Quem viajar pela América dentro, aquela América que não aparece nos filmes e no streaming, que não emite em HD, e que nenhum realizador realista quis filmar ou observar, ao contrário do que fez o realismo italiano, de Rossellini a Fellini, de Visconti a Pasolini, verificará que ninguém por ali lê o “New York Times” ou vê a CNN americana. Ninguém sabe dos devaneios neste deserto das almas do europeu Wim Wenders ou do surrealista David Lynch, demasiado intelectuais. Ninguém viu os épicos de Terrence Malick, a tentativa de conferir poesia visual a um mundo parado no tempo, envolto no nevoeiro da dúvida e da identidade, amante de coisas simples, um Deus desconhecido, a família, as armas, a América como nação eleita.
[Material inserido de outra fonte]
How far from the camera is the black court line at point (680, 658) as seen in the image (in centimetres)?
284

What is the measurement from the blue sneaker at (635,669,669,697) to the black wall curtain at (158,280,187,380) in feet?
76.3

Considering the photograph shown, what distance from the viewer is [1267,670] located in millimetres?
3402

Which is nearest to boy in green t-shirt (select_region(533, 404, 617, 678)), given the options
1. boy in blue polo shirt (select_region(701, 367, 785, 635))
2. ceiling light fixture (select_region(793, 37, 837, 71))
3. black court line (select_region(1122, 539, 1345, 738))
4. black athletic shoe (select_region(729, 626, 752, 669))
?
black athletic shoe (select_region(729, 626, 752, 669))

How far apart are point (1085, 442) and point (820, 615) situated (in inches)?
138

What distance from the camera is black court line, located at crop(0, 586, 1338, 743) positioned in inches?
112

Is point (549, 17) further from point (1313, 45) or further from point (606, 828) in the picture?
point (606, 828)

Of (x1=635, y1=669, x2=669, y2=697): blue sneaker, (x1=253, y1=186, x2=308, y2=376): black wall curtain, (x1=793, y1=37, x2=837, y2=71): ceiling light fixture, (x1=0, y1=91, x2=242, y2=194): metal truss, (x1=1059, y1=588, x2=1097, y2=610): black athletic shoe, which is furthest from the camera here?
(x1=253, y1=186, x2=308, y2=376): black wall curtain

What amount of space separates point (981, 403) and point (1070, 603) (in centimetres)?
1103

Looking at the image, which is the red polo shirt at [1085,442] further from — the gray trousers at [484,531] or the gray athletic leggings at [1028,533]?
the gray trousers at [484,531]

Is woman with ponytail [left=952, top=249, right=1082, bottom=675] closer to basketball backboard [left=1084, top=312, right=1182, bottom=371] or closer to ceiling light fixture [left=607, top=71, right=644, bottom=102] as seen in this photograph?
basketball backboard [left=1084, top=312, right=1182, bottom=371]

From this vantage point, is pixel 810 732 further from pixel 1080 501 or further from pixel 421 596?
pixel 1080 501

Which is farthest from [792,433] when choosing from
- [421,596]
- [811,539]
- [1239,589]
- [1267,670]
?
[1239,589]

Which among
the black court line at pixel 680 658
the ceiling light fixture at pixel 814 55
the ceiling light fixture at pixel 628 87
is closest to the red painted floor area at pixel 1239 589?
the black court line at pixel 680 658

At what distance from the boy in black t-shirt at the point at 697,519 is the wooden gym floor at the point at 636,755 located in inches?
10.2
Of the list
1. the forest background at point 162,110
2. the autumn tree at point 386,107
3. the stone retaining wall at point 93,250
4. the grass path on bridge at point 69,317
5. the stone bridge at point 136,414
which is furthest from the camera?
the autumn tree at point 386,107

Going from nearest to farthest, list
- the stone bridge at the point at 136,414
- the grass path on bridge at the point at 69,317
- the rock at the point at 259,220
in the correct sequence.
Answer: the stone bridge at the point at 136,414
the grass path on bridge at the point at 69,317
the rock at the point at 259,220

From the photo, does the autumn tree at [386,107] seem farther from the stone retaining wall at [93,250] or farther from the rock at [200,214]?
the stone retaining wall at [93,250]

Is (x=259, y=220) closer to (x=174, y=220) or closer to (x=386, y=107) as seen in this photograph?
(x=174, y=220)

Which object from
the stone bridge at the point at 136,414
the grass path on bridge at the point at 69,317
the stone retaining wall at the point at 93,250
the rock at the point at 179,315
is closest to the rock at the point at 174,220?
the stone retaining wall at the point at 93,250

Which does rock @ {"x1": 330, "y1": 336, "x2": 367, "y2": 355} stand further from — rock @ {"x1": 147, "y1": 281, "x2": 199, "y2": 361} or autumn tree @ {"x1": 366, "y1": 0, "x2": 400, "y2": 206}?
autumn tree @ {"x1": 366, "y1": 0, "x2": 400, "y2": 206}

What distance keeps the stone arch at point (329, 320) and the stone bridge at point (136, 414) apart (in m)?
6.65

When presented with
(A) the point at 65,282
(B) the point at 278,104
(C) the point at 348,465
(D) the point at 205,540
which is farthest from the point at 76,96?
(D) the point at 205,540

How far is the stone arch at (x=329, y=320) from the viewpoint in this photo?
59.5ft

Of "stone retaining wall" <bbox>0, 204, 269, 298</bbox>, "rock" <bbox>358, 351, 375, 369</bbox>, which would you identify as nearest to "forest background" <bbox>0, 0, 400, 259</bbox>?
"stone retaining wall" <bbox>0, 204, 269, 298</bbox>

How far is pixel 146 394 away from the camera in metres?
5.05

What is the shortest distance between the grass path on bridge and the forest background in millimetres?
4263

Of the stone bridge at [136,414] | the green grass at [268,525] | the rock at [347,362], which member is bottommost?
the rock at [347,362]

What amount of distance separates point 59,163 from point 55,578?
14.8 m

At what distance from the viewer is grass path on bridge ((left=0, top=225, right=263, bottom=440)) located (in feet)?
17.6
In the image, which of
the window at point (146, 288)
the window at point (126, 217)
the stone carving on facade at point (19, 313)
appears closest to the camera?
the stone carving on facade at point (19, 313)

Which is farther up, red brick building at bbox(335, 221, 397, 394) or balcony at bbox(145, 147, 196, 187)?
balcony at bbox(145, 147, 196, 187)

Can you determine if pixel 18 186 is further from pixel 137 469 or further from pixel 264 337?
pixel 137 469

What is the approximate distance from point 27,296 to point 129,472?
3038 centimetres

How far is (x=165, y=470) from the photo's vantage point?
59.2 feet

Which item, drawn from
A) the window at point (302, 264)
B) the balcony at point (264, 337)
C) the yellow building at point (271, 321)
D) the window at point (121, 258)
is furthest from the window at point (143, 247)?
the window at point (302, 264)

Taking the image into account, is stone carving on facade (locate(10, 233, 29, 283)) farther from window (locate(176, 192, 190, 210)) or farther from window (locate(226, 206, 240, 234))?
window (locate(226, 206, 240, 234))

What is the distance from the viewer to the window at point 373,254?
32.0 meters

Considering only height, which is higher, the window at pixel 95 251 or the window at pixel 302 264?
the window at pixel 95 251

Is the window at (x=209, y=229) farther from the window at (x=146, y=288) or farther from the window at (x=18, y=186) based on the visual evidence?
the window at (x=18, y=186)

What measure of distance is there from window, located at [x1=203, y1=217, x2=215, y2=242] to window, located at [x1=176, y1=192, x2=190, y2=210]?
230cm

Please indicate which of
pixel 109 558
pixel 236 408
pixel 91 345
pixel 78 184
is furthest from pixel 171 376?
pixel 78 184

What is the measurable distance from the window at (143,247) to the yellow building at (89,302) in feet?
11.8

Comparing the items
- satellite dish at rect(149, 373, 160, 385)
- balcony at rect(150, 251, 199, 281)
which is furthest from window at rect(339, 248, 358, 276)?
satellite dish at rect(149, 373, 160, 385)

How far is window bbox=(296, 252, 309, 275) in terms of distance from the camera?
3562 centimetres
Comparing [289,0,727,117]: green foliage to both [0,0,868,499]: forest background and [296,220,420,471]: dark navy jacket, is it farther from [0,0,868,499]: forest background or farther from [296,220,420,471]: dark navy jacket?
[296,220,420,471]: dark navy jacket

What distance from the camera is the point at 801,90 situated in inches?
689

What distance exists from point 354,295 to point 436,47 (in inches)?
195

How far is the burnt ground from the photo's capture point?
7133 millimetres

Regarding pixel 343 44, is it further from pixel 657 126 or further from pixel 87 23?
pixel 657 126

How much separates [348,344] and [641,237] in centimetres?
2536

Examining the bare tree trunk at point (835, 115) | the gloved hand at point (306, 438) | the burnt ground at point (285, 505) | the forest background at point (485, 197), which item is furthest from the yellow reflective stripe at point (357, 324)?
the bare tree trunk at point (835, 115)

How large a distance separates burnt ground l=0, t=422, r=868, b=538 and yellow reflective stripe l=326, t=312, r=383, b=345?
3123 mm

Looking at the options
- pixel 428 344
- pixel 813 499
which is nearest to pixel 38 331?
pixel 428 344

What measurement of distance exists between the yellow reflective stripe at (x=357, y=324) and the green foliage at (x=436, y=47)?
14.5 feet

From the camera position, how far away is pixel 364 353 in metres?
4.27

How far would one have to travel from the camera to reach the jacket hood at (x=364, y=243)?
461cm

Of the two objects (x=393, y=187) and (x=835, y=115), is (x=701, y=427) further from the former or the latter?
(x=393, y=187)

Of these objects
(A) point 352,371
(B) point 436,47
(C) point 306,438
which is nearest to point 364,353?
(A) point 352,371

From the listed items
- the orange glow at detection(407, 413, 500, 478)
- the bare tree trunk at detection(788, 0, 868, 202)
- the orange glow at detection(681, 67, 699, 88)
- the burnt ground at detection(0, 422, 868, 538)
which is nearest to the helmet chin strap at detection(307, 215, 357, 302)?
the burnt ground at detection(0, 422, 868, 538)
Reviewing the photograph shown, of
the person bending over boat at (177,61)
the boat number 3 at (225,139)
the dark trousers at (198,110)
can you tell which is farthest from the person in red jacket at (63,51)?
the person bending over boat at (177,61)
Lembro-me de entrar numa loja do Iowa, uma loja junto a um motel daqueles do fim da estrada da solidão, como nas telas de Hopper, e de ver dois jornais à venda, dois exemplares do velho “New York Times” dos domingos, que pesava um quilo. Só o dos domingos era vendido, e quando perguntei se alguém lhe pegava foi-me respondido que não, nunca. Iam deixar de ter o mono. Quando muito, as pessoas dedilhavam o “USA Today”, gratuito nos hotéis.

Claro que a tropa elitista de Manhattan e os hipsters suburbanos, tal como a tropa da Califórnia, não passa férias no coração do Oklahoma e do Texas, onde só se come carne vermelha e os caniches das senhoras têm laços cor-de-rosa. Hollywood não visita o aço de Pittsburgh ou os campónios da Virgínia Ocidental. Nem Milwaukee ou Cheyenne. Não fazem churrascos aos domingos no quintal e não bebem grades de cerveja ao fim de semana. Não abanam os corpos nos cânticos evangélicos da igreja e do pastor de almas e nunca, nunca, pisam um saloon de música country e danças de cowboys. Nas cidades americanas dois mundos coexistem, duas épocas. O passado e o presente. A par dos que nasceram na economia digital vegetam os que só sabem usar as mãos e nunca estudaram. Que estes dois mundos se encontrem na promessa de um Presidente Trump é o milagre americano.

Na marcha dos direitos civis e da wokeness, os brancos pobres e remediados ficaram atrás dos LGBT e dos negros, uma underclass sem representação. Até os asiáticos e alguns latinos escolhidos foram repescados como dignos de atenção e quotas, mas os rednecks não tinham peões neste xadrez. Ameaçaram retirar-lhes o direito a usar armas e a América elegeu um Presidente negro e, talvez, segundo Trump na primeira estaca política da escalada, um Presidente muçulmano. Talvez estrangeiro. Foi aqui que começou a jornada de Donald J. Na exigência de ver o bilhete de identidade de Barack Obama, onde tinha nascido.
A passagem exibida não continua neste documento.